Problem to solve:
All pictures are to be dropped, and the remaining data set down exactly.

☆ ☆ ☆ ☆ ☆ ☆ ☆

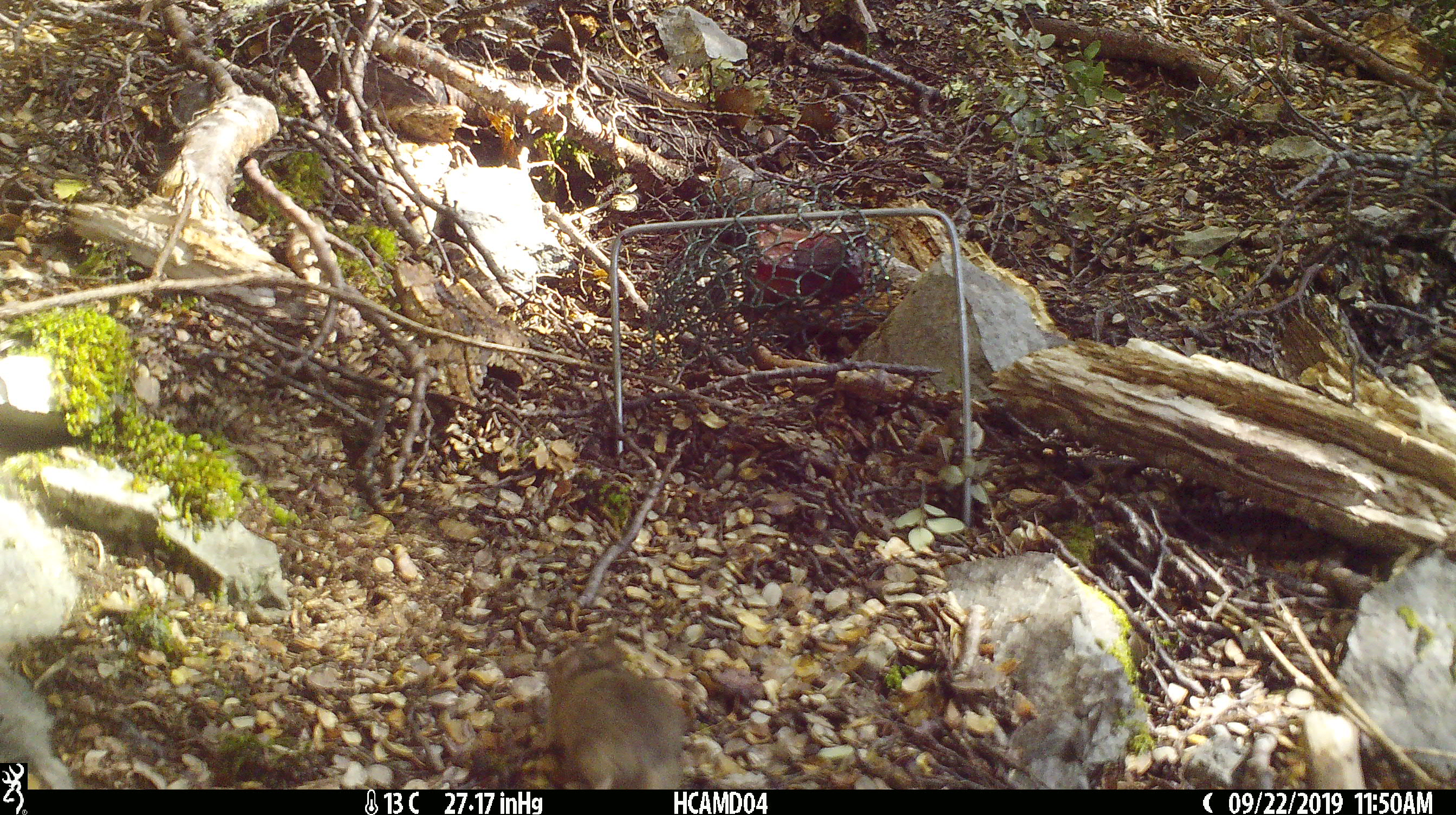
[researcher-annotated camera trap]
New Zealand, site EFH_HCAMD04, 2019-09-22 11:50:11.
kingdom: Animalia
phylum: Chordata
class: Mammalia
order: Rodentia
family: Muridae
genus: Mus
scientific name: Mus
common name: mouse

☆ ☆ ☆ ☆ ☆ ☆ ☆

Exercise response:
[researcher-annotated camera trap]
New Zealand, site EFH_HCAMD04, 2019-09-22 11:50:11.
kingdom: Animalia
phylum: Chordata
class: Mammalia
order: Rodentia
family: Muridae
genus: Mus
scientific name: Mus
common name: mouse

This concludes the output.